+++ Фрагмент текста +++

Левая часть правящего слоя перекладывает вину без всякого зазрения совести: "проклятый царский режим". Правой части – такой образ действия все-таки несколько неудобен – и вот тут-то и подвертывается Распутин. Дело же, конечно, вовсе не в Распутине. Дело в том, что война свалилась на нас в момент окончательной смены правящего слоя.
Один слой уже уходил, другой еще не пришел. Вот отсюда-то, а вовсе не от Распутина, и произошло безлюдье, "министерская чехарда", "отсутствие власти" и – также трагическая безвыходность положения Царской Семьи. Отсюда же "кругом трусость и измена". Смертный приговор Царской Семье был вынесен в "августейших салонах", большевики только привели его в исполнение».
Свою и очень точную характеристику дал высшим чинам Российской империи, окружавшим Государя, и Солженицын. Он писал о них в связи с оправданием Государственным Советом Курлова, но слова автора «Красного колеса» имеют и более широкое значение:
«Как ночная нежить, они узнавали своих по запаху и по уголькам глаз. Они выгораживали и вытягивали по-человечески такого же, как сами, попавшего, как и они могли попасть. Они бы дико откинулись, если б им сказали, что голосование было не о Курлове, но о том, как скоро будут потрошить их собственные дома, расстреливать их самих и резать домочадцев.
Да куда ж им было соревноваться с революционерами? Те жертвовали своими жизнями в 18—25 лет, шли на безусловную смерть, только бы выполнить задуманное. Эти – в 40, 50 и даже 70 лет почти поголовно думали об одной карьере, а значит – о своем непременном сохранении для нее. Думать о России – среди них было почти исключение, думать о кресле – почти правило. Они не давали себе напряжения соображать, медлили в действиях, нежились, наслаждались досугом, умеренно сияли в своих обществах, интриговали и сплетничали. Что же парило над ними? Показное православие (чтобы как у всех, они все регулярно отстаивали церковные литургии) да преданность Государю как лицу, от которого зависит служба.
Как же могли они не проиграть России? Все их служебные помыслы были напряженное слеженье за системой перемещений, возвышений и наград – разве это не паралич власти?»
В полной мере это относится и к тем, кто пришел к управлению страной осенью 1915-го. Россия, проделавшая за четыре года эволюцию от Столыпина до Хвостова (того самого Хвостова, которым еще в 1911-м Николай хотел Столыпина заменить), сама шла навстречу гибели.

+++ Исходные данные +++

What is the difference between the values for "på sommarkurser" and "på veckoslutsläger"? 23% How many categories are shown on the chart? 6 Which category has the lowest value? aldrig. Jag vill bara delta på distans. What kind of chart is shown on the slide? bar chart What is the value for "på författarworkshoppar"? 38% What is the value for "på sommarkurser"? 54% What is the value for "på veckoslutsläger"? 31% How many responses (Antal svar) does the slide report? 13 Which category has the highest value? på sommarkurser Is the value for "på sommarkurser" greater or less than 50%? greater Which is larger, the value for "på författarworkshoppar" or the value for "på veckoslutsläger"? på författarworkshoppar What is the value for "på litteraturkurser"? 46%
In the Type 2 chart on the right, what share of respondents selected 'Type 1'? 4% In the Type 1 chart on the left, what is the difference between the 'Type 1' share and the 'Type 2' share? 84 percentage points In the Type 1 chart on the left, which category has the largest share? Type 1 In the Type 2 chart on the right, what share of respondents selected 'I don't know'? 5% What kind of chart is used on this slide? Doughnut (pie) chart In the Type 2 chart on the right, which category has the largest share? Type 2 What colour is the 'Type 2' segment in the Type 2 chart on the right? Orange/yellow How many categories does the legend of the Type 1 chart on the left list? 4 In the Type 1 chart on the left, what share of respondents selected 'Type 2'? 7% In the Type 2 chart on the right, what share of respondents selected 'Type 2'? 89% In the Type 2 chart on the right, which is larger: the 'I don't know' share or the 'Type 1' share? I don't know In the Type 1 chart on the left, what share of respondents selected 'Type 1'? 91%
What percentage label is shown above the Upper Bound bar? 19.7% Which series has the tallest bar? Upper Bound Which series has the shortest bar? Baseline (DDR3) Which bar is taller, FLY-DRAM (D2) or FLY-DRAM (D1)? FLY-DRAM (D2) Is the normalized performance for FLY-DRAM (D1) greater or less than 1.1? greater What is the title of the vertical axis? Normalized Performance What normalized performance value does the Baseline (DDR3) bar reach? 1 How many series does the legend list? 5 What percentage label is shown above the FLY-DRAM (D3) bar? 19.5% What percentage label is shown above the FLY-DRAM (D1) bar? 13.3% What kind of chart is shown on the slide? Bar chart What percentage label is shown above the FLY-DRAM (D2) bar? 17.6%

+++

— Условия заданий —
(1) В связи с чем, согласно тексту о правящем слое империи, Солженицын писал о высших чинах, окружавших Государя?
(2) Продолжите текст о правящем слое империи, начав сразу после его последнего предложения.

— Ответы по порядку —
(1) В связи с оправданием Курлова Государственным Советом.

(2)
По иронии судьбы это впоследствии, а может быть, и раньше понял умный Спиридович, тот самый Спиридович, который, как и Курлов, имел отношение к охране Столыпина в августе – сентябре 1911-го и который в декабре 1912-го был фактически оправдан. Оказавшись в эмиграции, он писал:
«…с приездом Распутина случилось то, чего еще не случалось на верхах русской бюрократии. Хвостов и Белецкий цинично откровенно вошли с Распутиным в совершенно определенные договорные отношения о совместной работе. Он должен был поддерживать надуманные ими планы, внушать их во дворце, Вырубова же и Андроников должны были содействовать этой работе. Впервые два члена правительства, как бы фактически, официозно, признали персону Распутина и его влияние. Сейчас же, после возвращения Распутина, у Андроникова состоялся обед, на котором были: Хвостов, Белецкий, Распутин и сам Андроников. Распутину был предложен следующий план. Его обещали, прежде всего, охранять. Ему обещали поддерживать его перед Их Величествами, как человека полезного, богобоязненного, любящего беззаветно Царя и Родину и думающего только о том, как бы принести им пользу, помочь им.
Ему обещали регулярную денежную поддержку и исполнение его просьб. Ему обещали провести на пост Обер-прокурора Синода человека, который бы хорошо относился к нему и исполнял его пожелания относительно духовенства. Уже подготовленный отчасти письмами Вырубовой в Покровское, Распутин понял всю выгоду нового положения. Он пошел на соглашение.
Но в нем сразу же явилась та солидная, серьезная самоуверенность, которая дается важностью занимаемого места и положения. Его союза искали министры и ничего за это не требовали, кроме поддержки там, на высоком месте, о чем даже не говорилось, настолько это было понятно само по себе. И началась работа».
Так, осенью 1915 года значение Распутина, и без того немалое, возросло до такой степени, что дальше, казалось, уже некуда, и в этой истории все явственнее стали проступать элементы абсурда, предвосхищавшие ее скорый конец.
«Влияние Распутина на государственные дела становилось все сильнее, – писал Шавельский. – Назначение члена Государственной Думы Алексея Николаевича Хвостова на должность министра внутренних дел совершилось таким образом (этот факт, как и следующий разговор Распутина по телефону, передаю со слов ген. В. П. Никольского, бывшего в то время начальником штаба Корпуса жандармов и очень осведомленного на счет деяний старца, как и похождений "знаменитого" министра Хвостова). Хвостов был приглашен к Императрице Александре Федоровне.
– Его величество согласен назначить вас министром внутренних дел, но вы сначала съездите к отцу Григорию, поговорите с ним, – сказала Хвостову Императрица.
И Хвостов поехал к Распутину, милостью которого скоро состоялось назначение. Распутин, которому, таким образом, Хвостов был обязан своим возвышением, потом не стеснялся с ним.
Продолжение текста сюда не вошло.